(Records from a dataset)
++++++++

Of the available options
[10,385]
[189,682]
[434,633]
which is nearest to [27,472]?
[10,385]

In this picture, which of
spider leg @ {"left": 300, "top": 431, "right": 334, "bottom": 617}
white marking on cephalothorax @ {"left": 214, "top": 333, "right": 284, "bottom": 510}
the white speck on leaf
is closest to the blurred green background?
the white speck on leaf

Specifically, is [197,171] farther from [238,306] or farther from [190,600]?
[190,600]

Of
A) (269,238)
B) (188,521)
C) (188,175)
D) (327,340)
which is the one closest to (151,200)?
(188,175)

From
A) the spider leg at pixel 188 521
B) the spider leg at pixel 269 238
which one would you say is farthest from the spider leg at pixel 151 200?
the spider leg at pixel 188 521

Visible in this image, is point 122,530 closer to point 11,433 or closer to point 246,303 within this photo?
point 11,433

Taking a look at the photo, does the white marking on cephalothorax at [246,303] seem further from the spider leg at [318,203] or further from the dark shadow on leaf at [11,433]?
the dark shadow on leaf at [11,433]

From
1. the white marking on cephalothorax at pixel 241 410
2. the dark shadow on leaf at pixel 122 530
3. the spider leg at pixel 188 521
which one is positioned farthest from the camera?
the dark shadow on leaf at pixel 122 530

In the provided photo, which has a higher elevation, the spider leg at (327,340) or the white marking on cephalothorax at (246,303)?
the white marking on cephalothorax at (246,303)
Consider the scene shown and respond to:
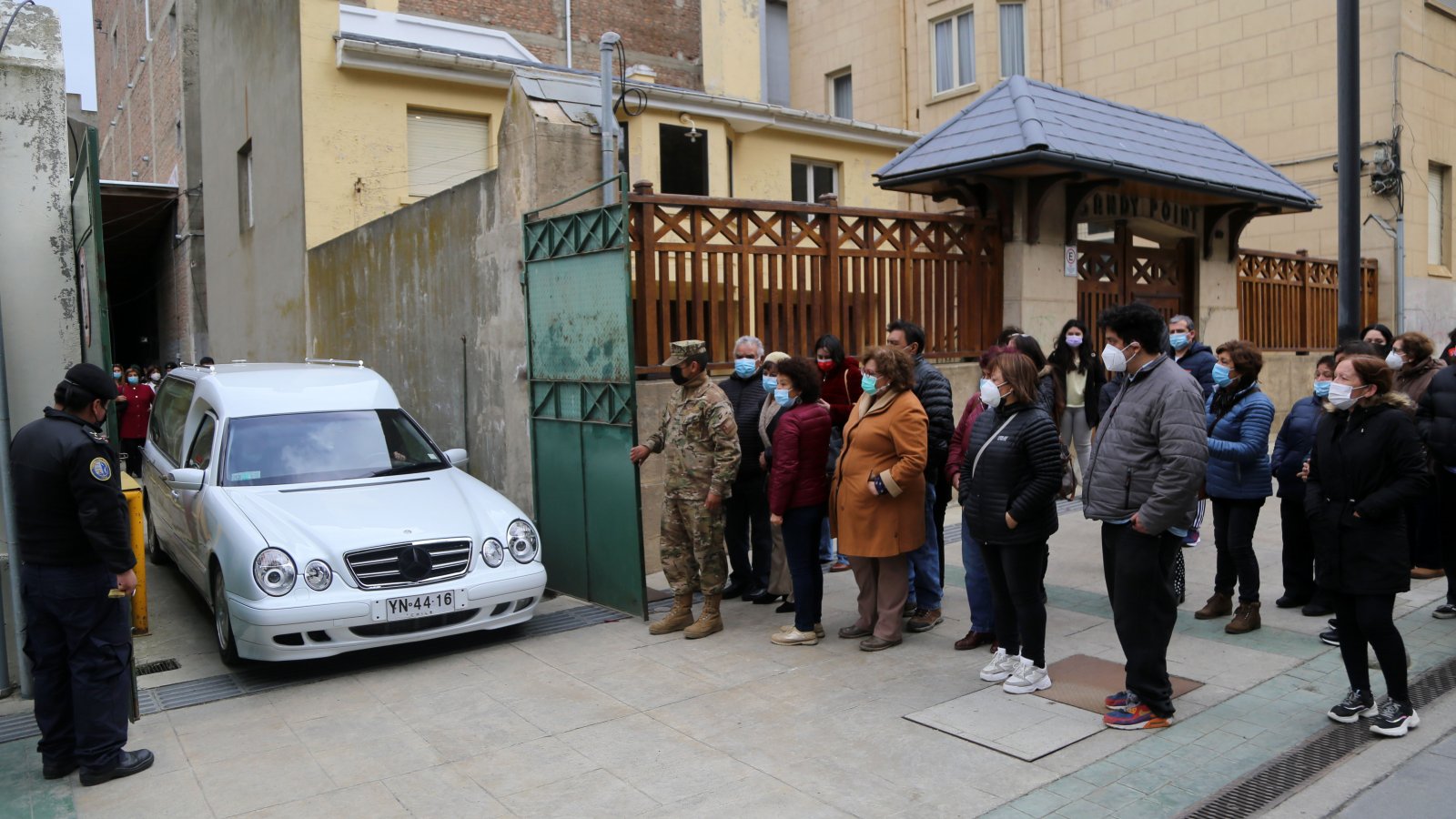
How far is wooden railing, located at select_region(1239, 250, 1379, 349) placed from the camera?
14414mm

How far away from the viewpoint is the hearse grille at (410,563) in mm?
6137

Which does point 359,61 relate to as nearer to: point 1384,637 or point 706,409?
point 706,409

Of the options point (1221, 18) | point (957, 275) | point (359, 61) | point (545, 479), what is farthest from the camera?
point (1221, 18)

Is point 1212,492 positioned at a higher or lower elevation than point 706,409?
lower

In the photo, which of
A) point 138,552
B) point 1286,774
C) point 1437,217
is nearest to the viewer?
point 1286,774

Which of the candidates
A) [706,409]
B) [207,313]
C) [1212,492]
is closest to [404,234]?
[706,409]

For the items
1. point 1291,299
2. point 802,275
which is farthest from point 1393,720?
point 1291,299

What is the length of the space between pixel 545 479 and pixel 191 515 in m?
2.48

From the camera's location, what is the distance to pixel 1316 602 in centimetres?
688

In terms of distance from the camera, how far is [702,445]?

++++++++

▶ [PROBLEM TO SOLVE]:
Omitting all images, print the listing exactly.

▶ [WORKED ANSWER]:
Of the available options
[10,385]
[189,682]
[434,633]
which is nearest to [27,472]?
[10,385]

In this picture, which of
spider leg @ {"left": 300, "top": 431, "right": 334, "bottom": 617}
white marking on cephalothorax @ {"left": 214, "top": 333, "right": 284, "bottom": 510}
the white speck on leaf
is closest to the blurred green background?
the white speck on leaf

Specifically, is [197,171] farther from [238,306] or farther from [190,600]?
[190,600]

Of
A) (269,238)
B) (188,521)
C) (188,175)
D) (327,340)
which is the one closest to (151,200)?
(188,175)

From
A) the spider leg at pixel 188 521
B) the spider leg at pixel 269 238
which one would you say is farthest from the spider leg at pixel 151 200?
the spider leg at pixel 188 521

Visible in this image, is point 122,530 closer to point 11,433 or closer to point 246,303 within this photo?
point 11,433

Taking a look at the photo, does the white marking on cephalothorax at [246,303] seem further from the spider leg at [318,203] or further from the dark shadow on leaf at [11,433]?
the dark shadow on leaf at [11,433]

From
1. the white marking on cephalothorax at pixel 241 410
2. the dark shadow on leaf at pixel 122 530
3. the spider leg at pixel 188 521
which one is positioned farthest from the camera?
the dark shadow on leaf at pixel 122 530

In the provided photo, which has a higher elevation, the spider leg at (327,340) or the white marking on cephalothorax at (246,303)?
the white marking on cephalothorax at (246,303)
Consider the scene shown and respond to:
How far is wooden railing, located at select_region(1239, 250, 1379, 349) placed from the camera?
14414mm

How far away from the viewpoint is the hearse grille at (410,563) in mm?
6137

Which does point 359,61 relate to as nearer to: point 1384,637 or point 706,409?
point 706,409

Of the options point (1221, 18) | point (957, 275) | point (359, 61) | point (545, 479), what is farthest from the camera?
point (1221, 18)

Is point 1212,492 positioned at a higher or lower elevation than point 706,409?
lower

In the photo, which of
A) point 138,552
B) point 1286,774
C) point 1437,217
is nearest to the viewer?
point 1286,774

Which of the candidates
A) [706,409]
B) [207,313]
C) [1212,492]
is closest to [404,234]?
[706,409]

For the items
1. point 1291,299
2. point 802,275
which is farthest from point 1393,720?
point 1291,299

What is the length of the space between pixel 545 479 and pixel 191 515 in m?
2.48

From the camera's location, what is the distance to pixel 1316 602 in centimetres?
688

In terms of distance from the camera, how far is [702,445]?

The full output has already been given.